# WHAT THIS EXERCISE ASKS
- A) In the UCP 600 overview, on what date did UCP 600 replace UCP 500?
- B) The UCP 600 overview summarizes the rules. List the example key terms it gives in parentheses there.

------ DOCUMENT SECTION

UCP 600 and Letters of Credit | Trade Finance Global 2022 Guide

UCP600 and Letters of Credit

Trade Finance Global / Introduction to Letters of Credit | 2022 Guide / UCP 600 and Letters of Credit | Trade Finance Global 2022 Guide

UCP 600 (Uniform Customs & Practice for Documentary Credits) - What does UCP 600 mean?

The Uniform Customs & Practice for Documentary Credits (UCP 600) is a set of rules agreed by the International Chamber of Commerce, which apply to finance institutions which issue Letters of Credit – financial instruments helping companies finance trade. Many banks and lenders are subject to this regulation, which aims to standardise international trade, reduce the risks of trading goods and services, and govern trade.

The UCP 600 (“Uniform Customs & Practice for Documentary Credits”) is the official publication which is issued by the International Chamber of Commerce (ICC). It is a set of 39 articles  on issuing and using Letters of Credit, which applies to 175 countries around the world, constituting some $1tn USD of trade per year.

What’s the purpose of UCP 600?

The UCP 600 replaced the UCP 500 on the 1st July 2007. It was brought about to standardise a set of rules aiming to benefit all parties during a trade finance transaction. UCP 600 was created by industry experts, and mandated by the Banking Commission, rather than through legislation. The first UCP was created in 1933 and has been revised by the ICC up to the point of the UCP 600.

Is the UCP 600 legally binding?

The UCP 600 rules are voluntarily incorporated into contracts and have to be specifically outlined in trade finance contracts in order to apply. They also allow flexibility for the international parties involved.

An accompaniment to the UCP 600 is the International Standard Banking Practice for the Examination of Documents under Documentary Credits (ISBP), ICC Publication 745. It assists with understanding whether a document complies with the terms of Letters of Credit.

Credits that are issued and governed by UCP 600 will be interpreted in line with the entire set of 39 articles contained in UCP 600. However, exceptions to the rules can be made by express modification or exclusion.

The UCP 600 are the most successful rules ever developed in relation to trade and most Letters of Credit are subject to them. At the recent ICC UK Winter Trade Finance Conference, there was a special programme which addressed the UCP 600. This looked at recent developments in industry practice and ICC policy, as well as a review of the latest Banking Commission Opinions.

Summary of the UCP 600

Here are a few of the key elements which make up the UCP 600:

  1. Definition of key terms which are prevalent in international trade (e.g. honouring [of payments], applicants, banking days, presentation)
  2. How international trade documents (Letters of Credit) can be signed and acknowledged by all parties
  3. The difference between documents, goods and services (and which parties deal with these)

------------
------ DATA SHOWN

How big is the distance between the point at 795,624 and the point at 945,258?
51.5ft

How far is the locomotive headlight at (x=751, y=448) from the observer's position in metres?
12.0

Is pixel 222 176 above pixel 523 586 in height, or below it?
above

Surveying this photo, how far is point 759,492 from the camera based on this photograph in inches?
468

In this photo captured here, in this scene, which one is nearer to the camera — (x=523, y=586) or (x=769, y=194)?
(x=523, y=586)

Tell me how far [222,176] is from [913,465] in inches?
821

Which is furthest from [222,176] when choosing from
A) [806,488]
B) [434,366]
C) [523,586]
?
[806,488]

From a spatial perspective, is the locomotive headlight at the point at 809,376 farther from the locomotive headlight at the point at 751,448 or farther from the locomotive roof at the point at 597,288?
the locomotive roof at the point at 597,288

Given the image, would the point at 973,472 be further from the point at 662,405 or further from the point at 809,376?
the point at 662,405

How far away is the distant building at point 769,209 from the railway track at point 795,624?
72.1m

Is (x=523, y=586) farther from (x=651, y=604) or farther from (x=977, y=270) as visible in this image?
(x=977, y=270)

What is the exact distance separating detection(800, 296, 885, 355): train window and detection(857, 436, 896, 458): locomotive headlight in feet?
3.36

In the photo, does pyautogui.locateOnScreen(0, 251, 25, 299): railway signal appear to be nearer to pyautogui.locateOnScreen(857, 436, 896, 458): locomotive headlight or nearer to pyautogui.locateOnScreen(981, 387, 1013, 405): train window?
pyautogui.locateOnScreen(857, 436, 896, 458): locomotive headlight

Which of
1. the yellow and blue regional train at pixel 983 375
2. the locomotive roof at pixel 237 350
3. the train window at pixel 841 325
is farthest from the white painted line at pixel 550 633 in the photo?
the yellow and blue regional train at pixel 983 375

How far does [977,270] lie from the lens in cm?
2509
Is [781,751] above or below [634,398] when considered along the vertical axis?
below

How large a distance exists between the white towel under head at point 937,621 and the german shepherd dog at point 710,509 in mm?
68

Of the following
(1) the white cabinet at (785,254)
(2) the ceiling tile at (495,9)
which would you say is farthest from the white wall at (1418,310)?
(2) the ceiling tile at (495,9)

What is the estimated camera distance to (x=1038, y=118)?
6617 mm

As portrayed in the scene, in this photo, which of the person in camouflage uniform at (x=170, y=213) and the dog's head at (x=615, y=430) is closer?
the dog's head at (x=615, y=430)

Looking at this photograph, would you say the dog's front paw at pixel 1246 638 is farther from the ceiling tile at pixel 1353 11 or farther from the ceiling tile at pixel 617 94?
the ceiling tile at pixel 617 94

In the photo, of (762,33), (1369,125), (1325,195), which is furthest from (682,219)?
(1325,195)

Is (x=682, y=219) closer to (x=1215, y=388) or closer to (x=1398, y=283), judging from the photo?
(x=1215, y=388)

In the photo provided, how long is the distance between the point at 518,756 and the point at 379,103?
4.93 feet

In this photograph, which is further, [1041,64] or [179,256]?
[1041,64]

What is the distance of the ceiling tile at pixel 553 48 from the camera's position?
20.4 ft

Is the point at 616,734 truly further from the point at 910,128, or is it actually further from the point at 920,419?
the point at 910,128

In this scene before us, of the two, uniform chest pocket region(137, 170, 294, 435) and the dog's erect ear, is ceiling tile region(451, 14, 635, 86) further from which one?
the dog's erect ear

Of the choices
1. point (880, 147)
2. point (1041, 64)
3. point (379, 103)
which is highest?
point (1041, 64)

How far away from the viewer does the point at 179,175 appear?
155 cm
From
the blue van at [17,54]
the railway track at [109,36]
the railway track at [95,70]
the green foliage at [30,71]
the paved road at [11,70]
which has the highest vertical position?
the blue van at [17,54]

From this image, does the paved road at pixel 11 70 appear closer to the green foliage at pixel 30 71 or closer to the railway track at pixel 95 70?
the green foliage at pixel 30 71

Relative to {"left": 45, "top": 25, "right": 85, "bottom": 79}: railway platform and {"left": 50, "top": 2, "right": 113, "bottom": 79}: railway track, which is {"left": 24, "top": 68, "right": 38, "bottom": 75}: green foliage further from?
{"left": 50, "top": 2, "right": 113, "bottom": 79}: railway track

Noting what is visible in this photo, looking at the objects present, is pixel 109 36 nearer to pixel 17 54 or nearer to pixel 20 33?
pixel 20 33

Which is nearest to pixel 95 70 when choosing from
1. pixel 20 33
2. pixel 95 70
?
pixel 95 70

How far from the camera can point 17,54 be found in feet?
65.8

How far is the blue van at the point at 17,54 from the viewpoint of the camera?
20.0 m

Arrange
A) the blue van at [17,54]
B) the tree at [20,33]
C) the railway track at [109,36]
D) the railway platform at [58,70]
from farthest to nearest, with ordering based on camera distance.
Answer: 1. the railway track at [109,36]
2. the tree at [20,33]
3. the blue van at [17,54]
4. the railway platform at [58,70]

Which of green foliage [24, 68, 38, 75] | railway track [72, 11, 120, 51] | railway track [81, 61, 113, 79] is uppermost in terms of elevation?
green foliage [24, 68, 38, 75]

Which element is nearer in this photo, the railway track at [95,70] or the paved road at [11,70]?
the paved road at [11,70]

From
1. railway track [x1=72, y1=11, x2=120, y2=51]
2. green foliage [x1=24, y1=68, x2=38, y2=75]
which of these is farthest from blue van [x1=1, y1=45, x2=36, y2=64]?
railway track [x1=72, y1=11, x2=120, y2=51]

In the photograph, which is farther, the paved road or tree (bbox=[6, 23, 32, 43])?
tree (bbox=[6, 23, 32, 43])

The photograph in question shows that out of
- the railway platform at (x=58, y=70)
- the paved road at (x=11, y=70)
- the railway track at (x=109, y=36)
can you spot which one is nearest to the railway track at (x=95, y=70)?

------------

# ANSWER SET
- A) 1 July 2007

- B) honouring (of payments), applicants, banking days, presentation